Presse : d’un extrême à un autre, la scène politique tchèque salue à l’unisson le retour de Donald Trump

Donald Trump avec son épouse Melanie

Quels sont les courants politiques en Tchéquie qui voient d’un bon œil le deuxième mandat présidentiel de Donald Trump ? Réponse dans cette nouvelle revue de presse de la semaine écoulée qui retient également l’écho qu’ont trouvé les premiers décrets signés par le nouveau chef de la Maison-Blanche. Autres sujetrs traités : l’agitation de ces derniers jours en Slovaquie voisine et les préjugés liés à l’âge en Tchéquie.
####################
- Activité 1
Relevez tous les sujets que la revue de presse annonce comme traités dans son introduction.
- Activité 2
Poursuivez la revue de presse sur l'accueil du retour de Donald Trump en Tchéquie, à partir de sa dernière phrase.
La liste qui suit n'est d'aucune utilité ici.

- Section de données
####################
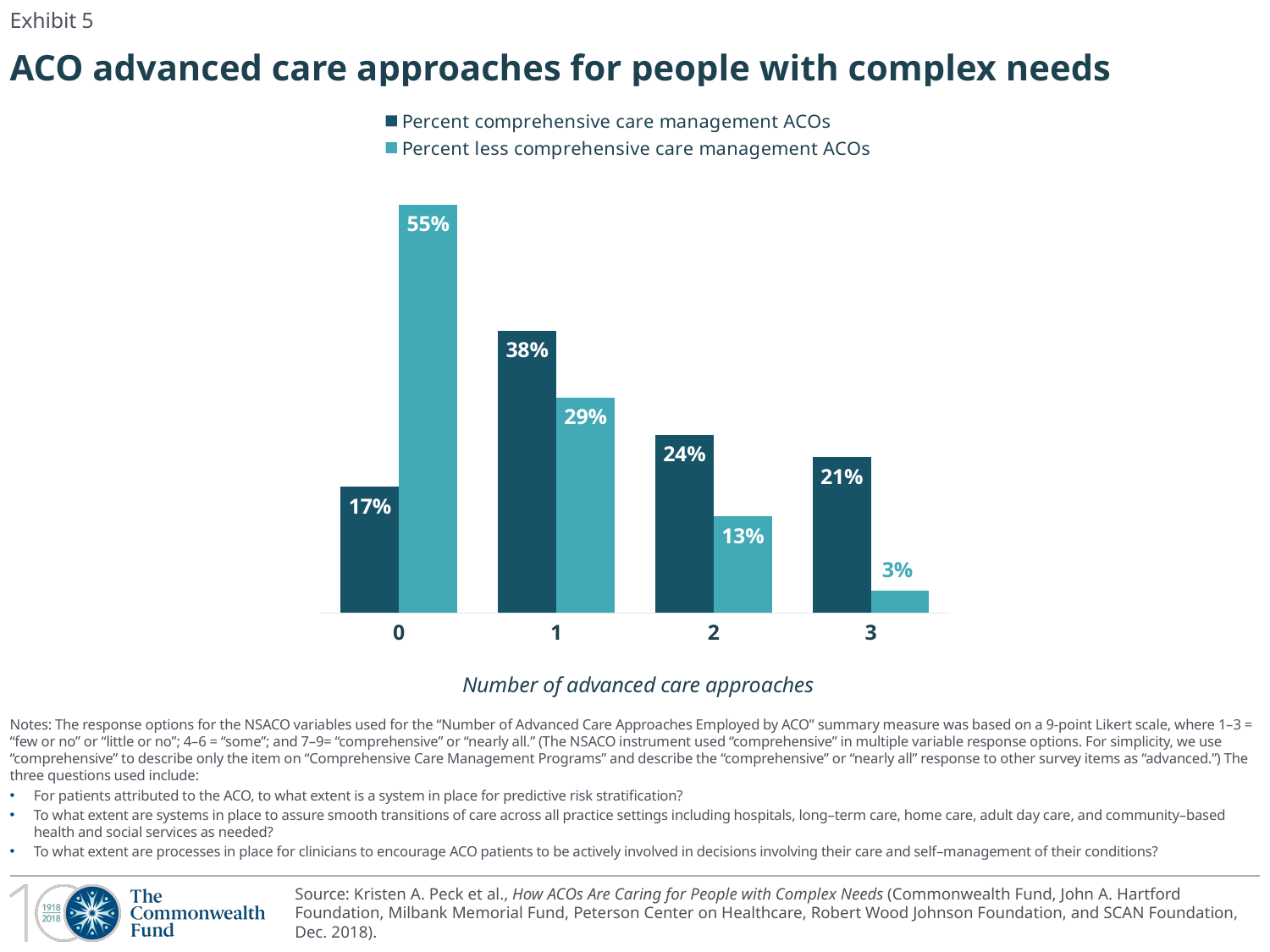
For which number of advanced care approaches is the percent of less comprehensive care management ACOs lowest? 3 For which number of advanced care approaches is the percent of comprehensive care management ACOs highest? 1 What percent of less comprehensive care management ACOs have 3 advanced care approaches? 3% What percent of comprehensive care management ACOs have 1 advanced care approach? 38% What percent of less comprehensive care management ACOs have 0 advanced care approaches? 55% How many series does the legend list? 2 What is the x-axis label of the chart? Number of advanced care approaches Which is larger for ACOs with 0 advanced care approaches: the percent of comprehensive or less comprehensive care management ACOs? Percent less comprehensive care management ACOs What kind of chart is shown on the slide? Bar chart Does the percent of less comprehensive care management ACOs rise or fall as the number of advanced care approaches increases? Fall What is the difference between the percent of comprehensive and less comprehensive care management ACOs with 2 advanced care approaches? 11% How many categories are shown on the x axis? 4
####################
- Zone de réponse 1
- Les courants politiques en Tchéquie qui voient d'un bon œil le deuxième mandat présidentiel de Donald Trump
- L'écho qu'ont trouvé les premiers décrets signés par le nouveau chef de la Maison-Blanche
- L'agitation de ces derniers jours en Slovaquie voisine
- Les préjugés liés à l'âge en Tchéquie

- Zone de réponse 2
« Vu de l’extérieur, la Tchéquie doit ressembler à un curieux pays. Les partis et les courants politiques qui se réjouissent le plus de la réélection de Donald Trump à la présidence des États-Unis sont ceux à qui son retour causera le plus de problèmes. » C’est du moins ce qu’estime un chroniqueur du quotidien Hospodářské noviny, qui développe sa vision des choses :

« Le mouvement ANO, qui entend bien revenir au pouvoir à l’issue des élections législatives cet automne, acclame un Trump qui menace pourtant l’Union européenne d’instaurer des droits de douane qui affecteraient gravement, aussi et surtout, les exportations tchèques. Comme les recettes d’exportation, le PIB et les revenus des impôts seront ainsi moindres, l’éventuel gouvernement d’Andrej Babiš, qui se plaît à porter une casquette rouge à la Trump, sera alors confronté à un problème. Certains conservateurs des partis au pouvoir, comme le Parti civique démocrate (ODS) ou les chrétiens-démocrates (KDU-ČSL), applaudissent Trump eux aussi, et ce, alors que leurs électeurs les considèrent davantage comme des alliés des démocrates américains et des opposants au populisme chaotique qu’incarne Donald Trump. »

Mais le plus étrange dans tout cela, comme le note encore l’auteur du quotidien économique, c’est la sympathie qu’exprime Kateřina Konečná, la présidente du parti communiste, pour Donald Trump. Et ce, même si, explique-t-il, « on comprend bien sûr pourquoi toutes ces forces politiques en Tchéquie, parmi lesquelles figurent encore également le parti d’extrême-droite SPD, sont favorables au retour de Trump aux affaires ».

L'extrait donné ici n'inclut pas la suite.